TASK INPUTS:
# # # # # # #
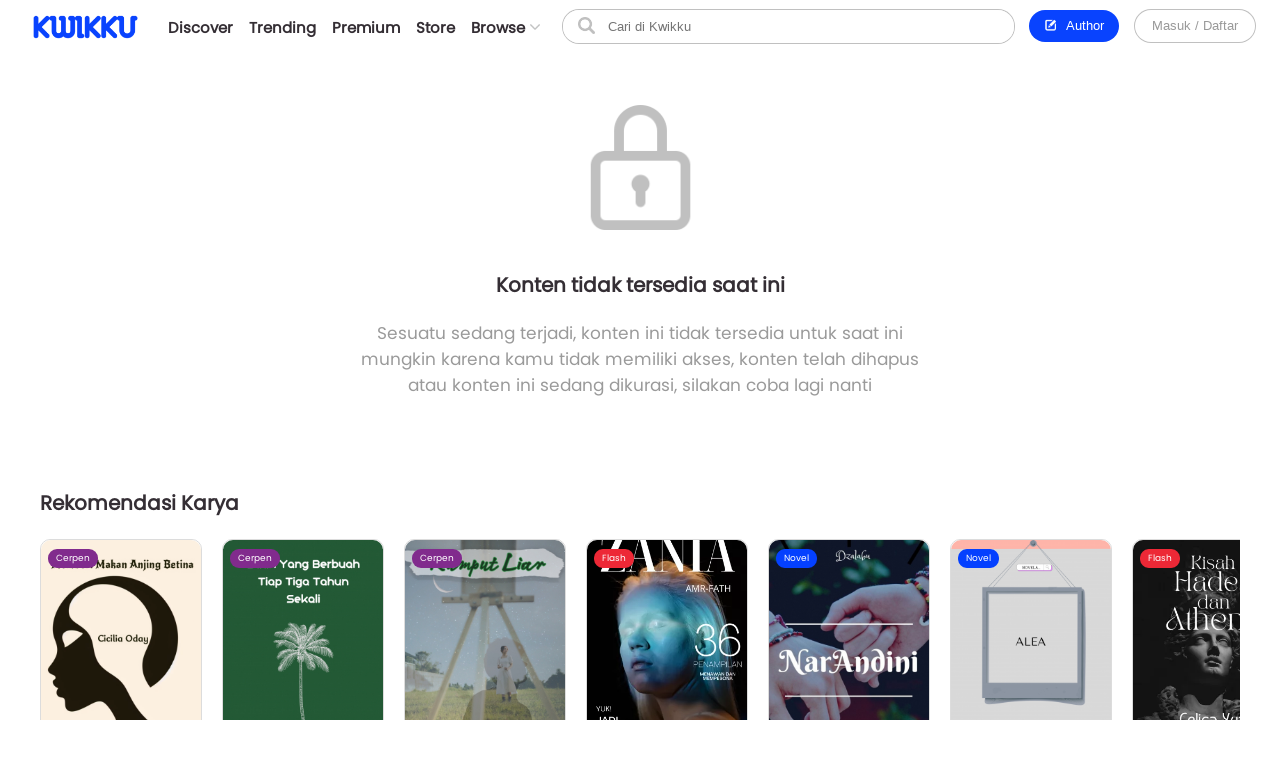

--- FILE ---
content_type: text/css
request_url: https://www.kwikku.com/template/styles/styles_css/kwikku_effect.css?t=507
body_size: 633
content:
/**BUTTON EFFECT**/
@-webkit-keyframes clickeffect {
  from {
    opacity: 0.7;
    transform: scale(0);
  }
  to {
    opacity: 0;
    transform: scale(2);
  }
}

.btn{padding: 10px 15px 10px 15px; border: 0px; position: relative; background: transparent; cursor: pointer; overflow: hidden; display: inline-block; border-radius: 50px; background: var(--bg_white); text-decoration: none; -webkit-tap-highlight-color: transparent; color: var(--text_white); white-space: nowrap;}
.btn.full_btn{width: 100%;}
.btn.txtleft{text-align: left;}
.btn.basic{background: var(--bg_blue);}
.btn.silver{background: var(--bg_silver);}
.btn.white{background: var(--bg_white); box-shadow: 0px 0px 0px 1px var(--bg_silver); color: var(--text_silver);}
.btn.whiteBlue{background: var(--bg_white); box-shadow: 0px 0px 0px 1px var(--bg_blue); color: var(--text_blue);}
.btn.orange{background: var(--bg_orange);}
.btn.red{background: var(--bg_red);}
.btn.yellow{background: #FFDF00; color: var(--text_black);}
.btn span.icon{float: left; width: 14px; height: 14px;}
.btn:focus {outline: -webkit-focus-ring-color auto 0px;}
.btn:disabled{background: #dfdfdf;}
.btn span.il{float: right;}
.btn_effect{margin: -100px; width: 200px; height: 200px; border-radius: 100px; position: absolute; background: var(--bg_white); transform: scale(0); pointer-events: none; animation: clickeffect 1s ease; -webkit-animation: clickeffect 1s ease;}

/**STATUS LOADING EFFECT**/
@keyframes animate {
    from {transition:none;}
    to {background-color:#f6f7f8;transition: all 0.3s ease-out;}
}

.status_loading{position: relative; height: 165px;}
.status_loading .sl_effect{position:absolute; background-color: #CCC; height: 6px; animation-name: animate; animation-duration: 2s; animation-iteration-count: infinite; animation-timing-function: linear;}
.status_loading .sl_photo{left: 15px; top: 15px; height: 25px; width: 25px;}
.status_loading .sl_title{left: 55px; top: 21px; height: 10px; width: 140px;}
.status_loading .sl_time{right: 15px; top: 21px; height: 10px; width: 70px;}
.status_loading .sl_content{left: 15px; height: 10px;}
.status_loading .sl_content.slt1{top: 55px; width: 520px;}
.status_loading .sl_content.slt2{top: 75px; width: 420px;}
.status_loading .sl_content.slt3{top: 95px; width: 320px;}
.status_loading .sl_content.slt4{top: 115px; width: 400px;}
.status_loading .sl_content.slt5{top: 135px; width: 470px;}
# # # # # # #
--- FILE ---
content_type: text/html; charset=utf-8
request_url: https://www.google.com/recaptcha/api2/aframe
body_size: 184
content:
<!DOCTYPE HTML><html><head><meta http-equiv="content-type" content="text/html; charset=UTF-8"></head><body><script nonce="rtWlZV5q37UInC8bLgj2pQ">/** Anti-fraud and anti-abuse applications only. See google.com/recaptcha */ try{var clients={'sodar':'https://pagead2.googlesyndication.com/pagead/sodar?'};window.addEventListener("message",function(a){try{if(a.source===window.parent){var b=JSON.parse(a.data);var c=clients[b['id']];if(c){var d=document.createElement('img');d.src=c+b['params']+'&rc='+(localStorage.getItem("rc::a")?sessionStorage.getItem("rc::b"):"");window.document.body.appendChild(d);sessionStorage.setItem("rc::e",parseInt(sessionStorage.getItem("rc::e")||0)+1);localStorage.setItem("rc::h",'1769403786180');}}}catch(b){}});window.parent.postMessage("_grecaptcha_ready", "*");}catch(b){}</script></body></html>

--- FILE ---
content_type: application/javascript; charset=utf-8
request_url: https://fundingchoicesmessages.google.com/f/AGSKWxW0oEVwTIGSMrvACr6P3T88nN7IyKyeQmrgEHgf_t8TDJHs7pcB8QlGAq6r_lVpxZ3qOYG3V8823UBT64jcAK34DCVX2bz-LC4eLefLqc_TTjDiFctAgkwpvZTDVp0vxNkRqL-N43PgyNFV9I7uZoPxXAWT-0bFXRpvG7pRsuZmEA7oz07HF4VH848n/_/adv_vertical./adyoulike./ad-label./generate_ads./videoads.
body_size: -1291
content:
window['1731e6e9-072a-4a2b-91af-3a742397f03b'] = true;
# # # # # # #
PROBLEM: Check each line above for the word "transform", and copy the lines where it appears.

YOUR SOLUTION:
    transform: scale(0);
    transform: scale(2);
.btn_effect{margin: -100px; width: 200px; height: 200px; border-radius: 100px; position: absolute; background: var(--bg_white); transform: scale(0); pointer-events: none; animation: clickeffect 1s ease; -webkit-animation: clickeffect 1s ease;}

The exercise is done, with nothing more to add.